国道沿いのお店でおかあさんが買ってきた服を着るか、無難な服装を購入するか、ともかくも彼らは無色透明な服装に身を包んでいる。少なくとも、自分の所属する文化圏を提示したり自分自身のオタクアイデンティティを主張・補強する道具として成立しているオタク服はあまり無い
(かつて、格闘ゲームの服を真似るようなスタイルや長髪が出てきたこともあったにせよ)。
こうした主張無きプレーンな服装の選択は、彼らの対人行動の傾向とも合致する。即ち、他者に対する能動性の無さであり、他者からの目線に対する無頓着な姿勢である。
オタクファッション、アキバ系ファッションには、自分の服装をまなざす他人に対して「俺ってこういうタイプの人間なんだよ」と主張するような、コミュニケーション上の意図が希薄である。最も顕著な場合、自分を視ている他人がそこに存在しているという認識すら欠落していて、服装に対する意識は「機能性only」となり、ファッションとしてのメッセージは服飾上に残らない。脱オタクファッションガイドほか1990年代後半以降の脱オタサイト群の影響もあって、これらの群のなかでも「暑さ寒さを防ぎ陰部を隠すだけの服」はさすがに減ってきた。が、「脱オタクファッション」「脱オタ」という修辞からも伺われるとおり、脱オタク系ファッションあるいは
脱オタとは、あくまで「オタクとしての自らのアイデンティティを隠蔽する服装」でありオタクとしての所属感をごまかすことはあっても明示するものではない。依然としてオタク達は、自らの文化ニッチを主張するようなファッションを手に入れていない。あるいはオタクとして非オタク文化圏に対する
(つまり比較的メジャーなファッション文化圏に対する)カウンターカルチャーとしてのファッションの呈示や挑発を行っていない。21世紀において「おたく族ファッション」などといった運動が勃興するとはさすがに私も思わないが、それにしたって
あれだけオタク文化が内外に喧伝されているにもかかわらず、男性オタクに固有のファッションスタイルが顕れてこないのは不思議である。これは何故か。
ここで私が再度着目するのは、彼ら
(第三世代以降のオタク達)の心的傾向として広く認められる能動過小傾向である。また、自らの文化ニッチを劣等とみなしつつも選択せざるを得ないという消極的な立場でもってオタクコンテンツを消費しているという彼らの
「自分がオタクであることへの誇りの無さ」なり
「オタクであることをアイデンティティに出来ない感じ」である。少なくとも「おたく」たる1960年〜1970年代中盤に生まれた世代に比べ、1970年代中盤以降に生まれた「オタク」達においてはこの傾向は強いと言えるだろうし、現在のオタク市場やオタク文化は、そういった消費者達のニーズと向き合いながら移行している。

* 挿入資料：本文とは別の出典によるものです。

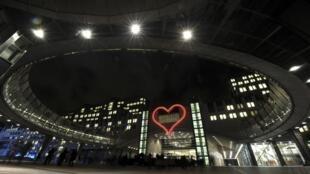Здание Европарламента в Брюсселе 17/12/2012
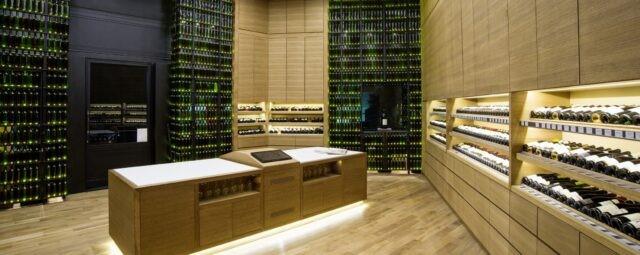 Złodzieje win okradli luksusowy sklep.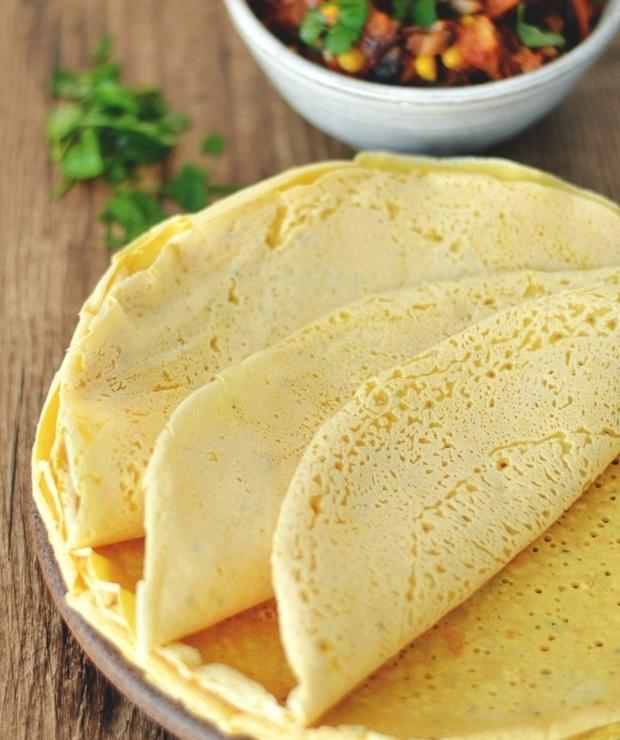 Tortilla z ciecierzycy i warzywne nadzienie, czyli jak wykorzystać resztki jedzenia. / Chickpea tortilla with veggie filling and how to use leftovers. - Warzywa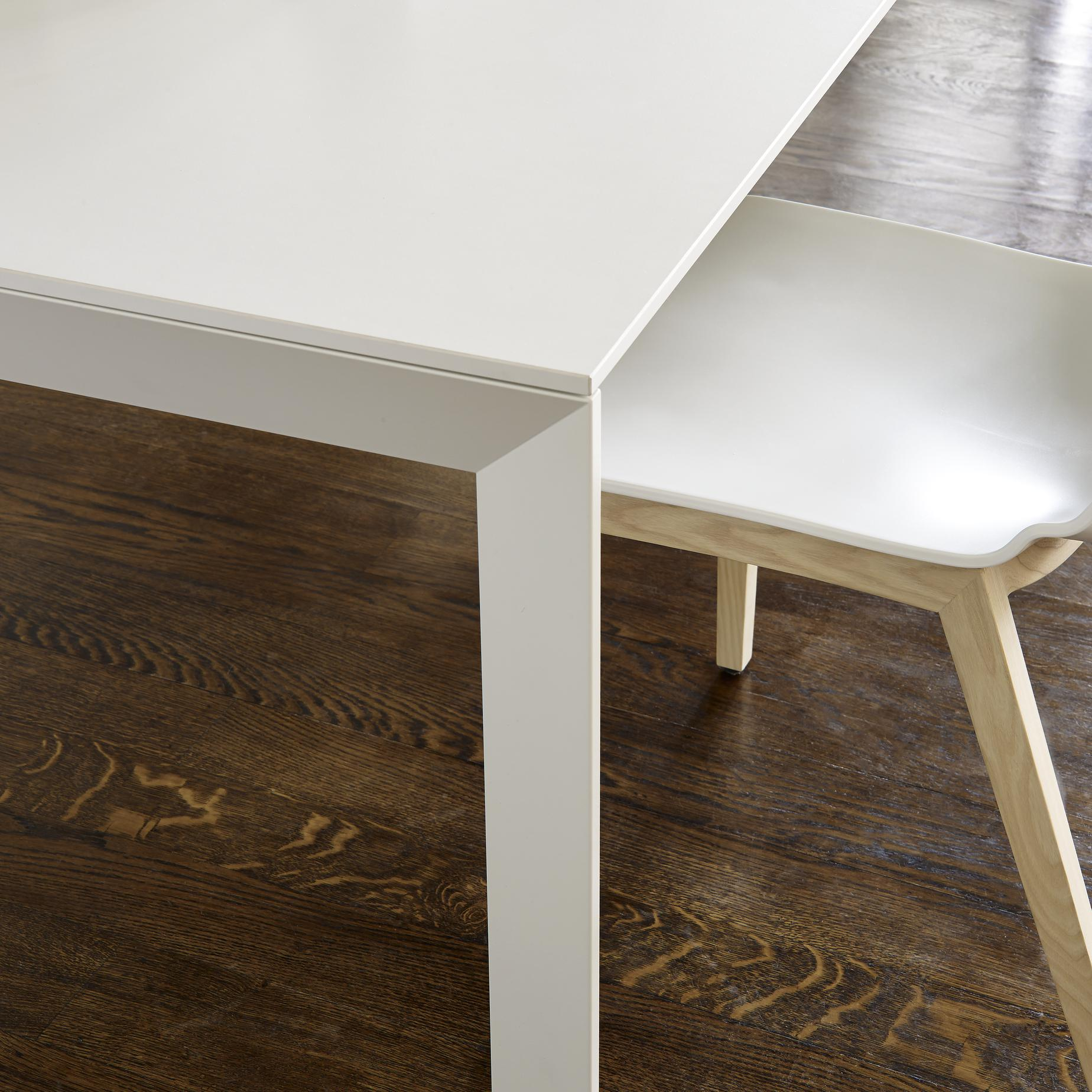 FROST, Esstische Designer : Claudio Dondoli & Marco Pocci ...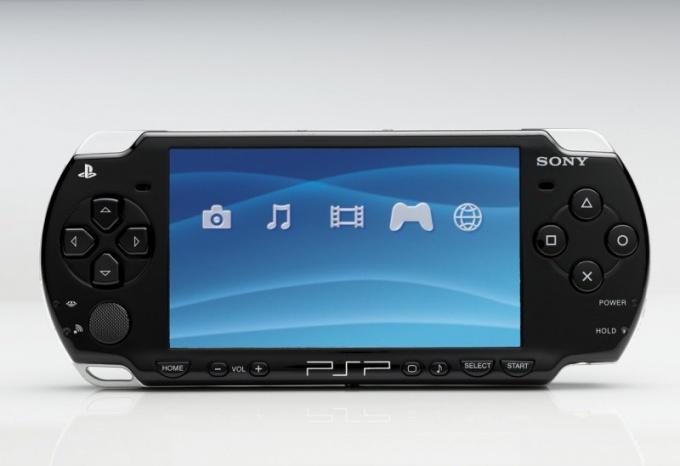 Как заменить экран на PSP
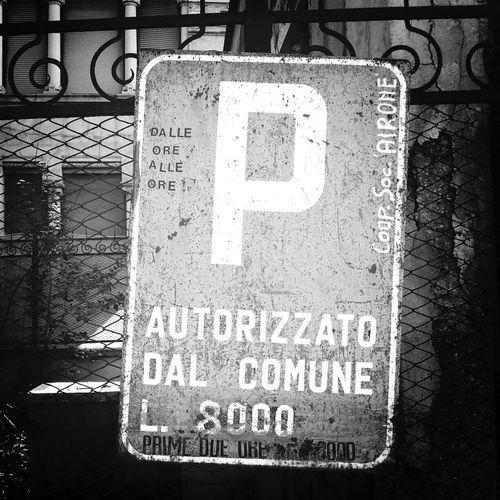 Parcheggio. 8000 lire due ore. Un furto autorizzato dal Comune. Beati gli anni 90. Vintage Italy Lire 90s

先にも述べたとおり、彼らには非オタク文化ニッチの成員
(や異性)に対する能動性が乏しいため、もともとオタク以外に対して何某かを主張しようとすることはあまり無い。そのうえ、彼らの多くは自分自身がオタクであることに後ろめたさすら隠し持っているので、「アニメやゲームがこんなに好き」と
非オタク達に自己主張することが、彼らにとっては「自分が劣等趣味人間だと明かす」後ろめたい行為として捉えられる可能性も高い。こうしたオタクが、
フィギュア萌え族その他のオタクコンテンツバッシングな状況下において胸を張って「俺はオタクだ!それが悪いか!」とカウンターカルチャー出来るとはちょっと思えない。第一世代の所謂おたく達はいざ知らず、第三世代オタクの過半数は、あれほどオタク趣味にリソースを投入しながらも自らの文化ニッチに誇りを持っていない
※3ので、宮崎勤事件以降いまだに改善されないオタクのbad imageを克服して自己主張するのはかなり難しそうだ。
よって、
1.もともとオタク仲間以外に対する能動性が乏しく
2.オタク文化ニッチを消極的にしか選べず、
3.オタクであることにさしたるに喜びやプライドを持っているわけでもない
といった現代オタク達によって構成されているが故に、第三者に対してカウンターカルチャーとしての「オタク文化特有のファッション」が挑発的に呈示する可能性は今後も閉ざされることだろう。かつて、第一世代おたくは
(ジャングルのように未開拓だったオタクコンテンツを)発掘開拓しているだけあって、少数ではあっても自らの趣味に能動性と矜持を持っていたし、持っていなければオタク趣味がそう簡単には続かなかった。このような人達においては、むしろ自発的なnerdstyleが現れてきてもおかしくなかったかもしれない。だが、現在オタク趣味に軸足を置く人達の大半はもっと消極的で、もっと簡単にオタクコンテンツを楽しめ、何より
オタク文化の担い手たる自分自身に矜持や誇りを持つことが少ない。
他者に対する能動性が少なく、オタク趣味に後ろめたさを持つ者達で構成される限り、オタク達は自らをファッションで表現することないだろう。そして、現状のオタク界隈はそういった人達によって多くが占められているのである。そんな彼ら
(私達)だからこそ、自らのオタク文化ニッチの臭いを消すために他のファッションを間借りする
(脱オタファッション)か、テキストとしての性質を度外視した服飾を選択し続ける
(アキバ系ファッション)のだろう。
彼らはこれから先も、自らがオタクたる事を能動的に他者に開示することなく、脱オタファッションでオタクっぽさを脱臭するか、透明人間的なアキバ系ファッションを選択するものと私は予想している。